Supplied text:
○ ○ ○ ○ ○
Many people feel defeated at the mere suggestion of tidying up. “I can’t possibly make time for that! I’m far too busy already,” they protest. “There are too many decisions I need to make to even think of tidying,” some say, while others claim, “I’ve already tried it. I sorted all my documents, and now they’re just a mess again.”
Quite a few people don’t believe they can find joy in their job. “I’m stuck in useless meetings all day long. Tidying’s never going to change that,” they insist. “Besides, too many things are out of my hands. There’s no way work can be joyful.” In fact, however, it’s tidying up properly that makes it possible to spark joy at work.
Since the age of five, I’ve been fascinated by tidying. I pursued this subject right through my school years and went on to take my first steps as a tidying consultant at the age of nineteen while still at university. The KonMari Method arose from my experiences of teaching people how to tidy up.
My approach has two distinct features: it’s simple but effective, ensuring you’ll never revert to clutter, and it uses a unique selection criterion—choosing what sparks joy. When we ask ourselves, Does this spark joy? we reconnect with our inner self and discover what’s really important to us. The result is a lasting change in behavior that sets life on a positive track.
I introduced this method in The Life-Changing Magic of Tidying Up. Translated into forty languages, it has sold a combined total of more than twelve million copies. For the past few years I’ve been busy sharing my method worldwide. During this process, one question has come up repeatedly: How can we tidy up the workspace and spark joy at work?
Most people see me as a specialist in tidying homes, not as someone with expertise in tidying workspaces, let alone in career development. While working for a Japanese company, however, I spent most of my spare time teaching company executives how to tidy their offices. Even people at the firm where I worked began asking me for advice. It was because I became so busy with these lessons that I finally decided to quit my job and launch my career as an independent consultant.
My trained consultants continue to offer lessons and lectures on tidying the workplace using the KonMari Method. They share with each other the knowledge and experience they gain and fine-tune the content accordingly. Through this process, it has become clear how much tidying the workplace improves performance and enhances the joy we get from our work.
For example, clients have told us that it has boosted their sales performance by as much as 20 percent, increased efficiency to the point where they were able to leave work two hours earlier, and helped them to reassess the meaning of their job, rekindling their passion for it. We’ve seen countless examples of how tidying up can improve one’s work life, both materially and psychologically. Just as tidying the home sparks joy in our lives, tidying the workplace sparks joy in our work, helping us to become more organized and achieve better results. This book introduces the secrets of that process.
Of course, not everything at work can be evaluated on the basis of whether it sparks joy. There are company rules to follow, superiors who make decisions that affect our work, and coworkers with whom we collaborate. Nor is tidying our physical workspace enough to make our jobs go smoothly. We can truly spark joy in our work life only when we have put every aspect of it in order, including emails, digital data, work-related tasks, and meetings.
○ ○ ○ ○ ○
Carry the passage on tidying the workplace forward, picking up right after its final sentence. The lines that come next have nothing to do with the passage on tidying.

Data segment:
○ ○ ○ ○ ○
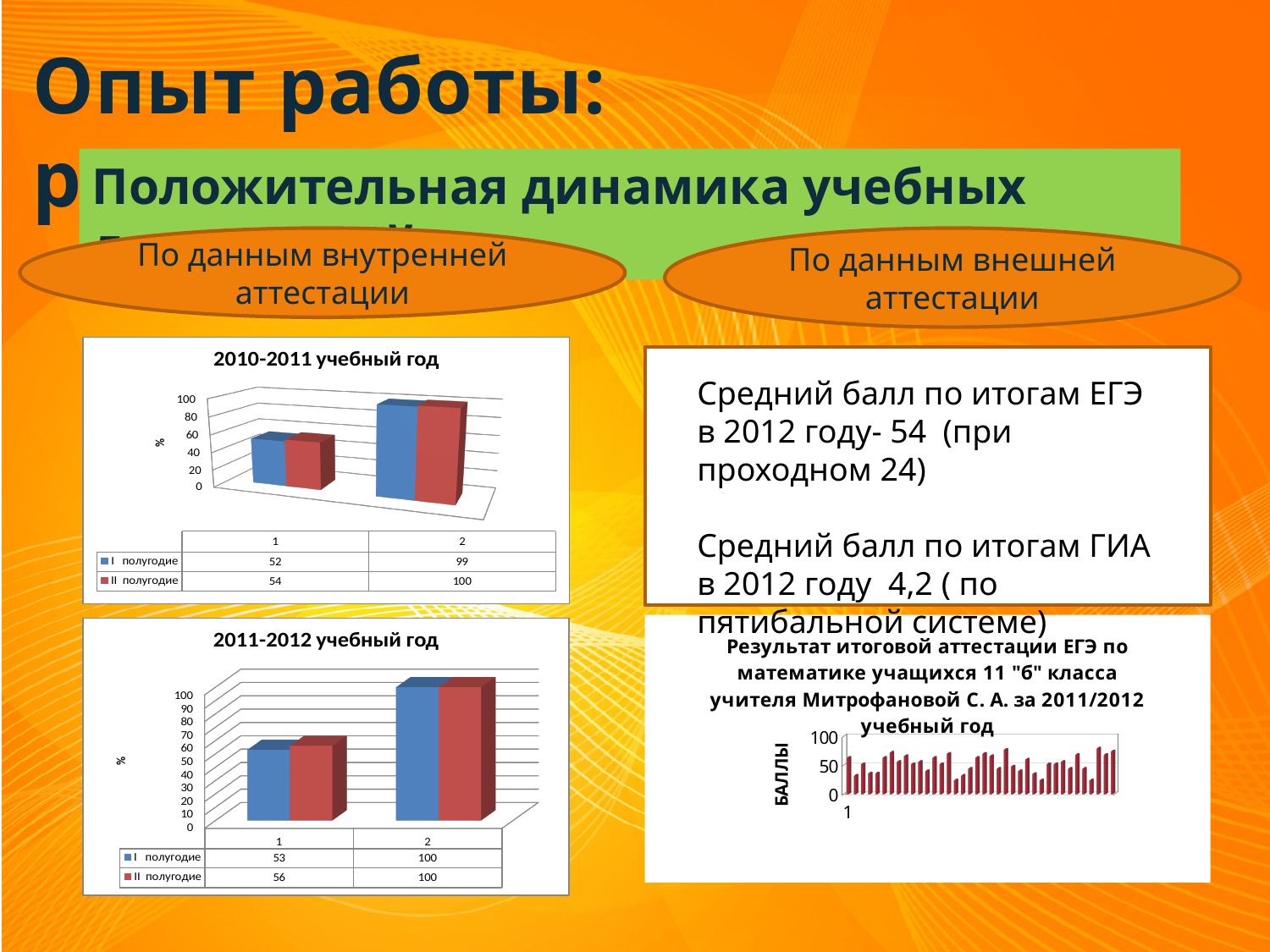
In the chart titled "2011-2012 учебный год", what is the difference between "II полугодие" and "I полугодие" for category 1? 3 In the chart titled "2010-2011 учебный год", which series has the higher value for category 2, "I полугодие" or "II полугодие"? II полугодие In the chart titled "2011-2012 учебный год", what is the value of "I полугодие" for category 2? 100 In the chart titled "2011-2012 учебный год", how many series does the legend list? 2 In the chart titled "2011-2012 учебный год", what is the value of "II полугодие" for category 1? 56 In the chart titled "2010-2011 учебный год", what is the value of "II полугодие" for category 2? 100 In the chart titled "2010-2011 учебный год", what is the value of "I полугодие" for category 1? 52 In the chart at the bottom right of the slide (ЕГЭ results), what label is shown on the vertical axis? БАЛЛЫ What kind of chart is the one titled "2010-2011 учебный год"? Bar chart In the chart titled "2010-2011 учебный год", what is the difference between "II полугодие" and "I полугодие" for category 1? 2 In the chart titled "2011-2012 учебный год", how many categories are shown on the x axis? 2 In the chart titled "2010-2011 учебный год", what label is shown on the vertical axis? %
○ ○ ○ ○ ○
Result of this task:
That’s where my coauthor Scott comes in. As an organizational psychologist and a chaired business-school professor at Rice University, Scott has been at the forefront of research to create more rewarding and joyful careers. His work covers a broad range of subjects, including how to achieve a more positive and meaningful work life, become more effective and productive at work, and problem-solve in business. Based on the results of this research, his bestselling book Stretch shows how we can find success and satisfaction at work by making better use of what we already have, whether skills, knowledge, or items. All this makes him a leading expert on how to spark joy at work. Throughout this book, Scott provides cutting-edge scientific research and data on tidying and provides practical lessons on tidying up the nonphysical aspects of work.
In chapter 1, we share data related to tidying that we’re sure will get you motivated. Chapters 2 and 3 cover how to tidy your workspace. Chapters 4 through 9 look at tidying digital data, time, decisions, networks, meetings, and teams. Chapter 10 covers how to multiply the impact of tidying at your company. The final chapter transcends the framework of tidying, suggesting actions you can take to spark even more joy in your daily work and the type of mindset and approach that lead to a joyful career. This chapter includes stories from my own experience that are intended to get you thinking about how you can spark joy in your work life.
We hope you’ll use this book as the master key to a joyful career.
CHAPTER 1
Why Tidy?
What’s the first thing that greets you when you get to the office on Monday morning?
For many, it’s a desk covered in things, things, and more things! Piles of documents, random paper clips, unopened letters delivered who-knows-when, unread books, and a laptop plastered with sticky-note reminders. And beneath their desk are often bags of promotional giveaways from customers. I’m sure most people heave a deep sigh at the sight and wonder how they’ll ever get anything done when their desk is such a mess.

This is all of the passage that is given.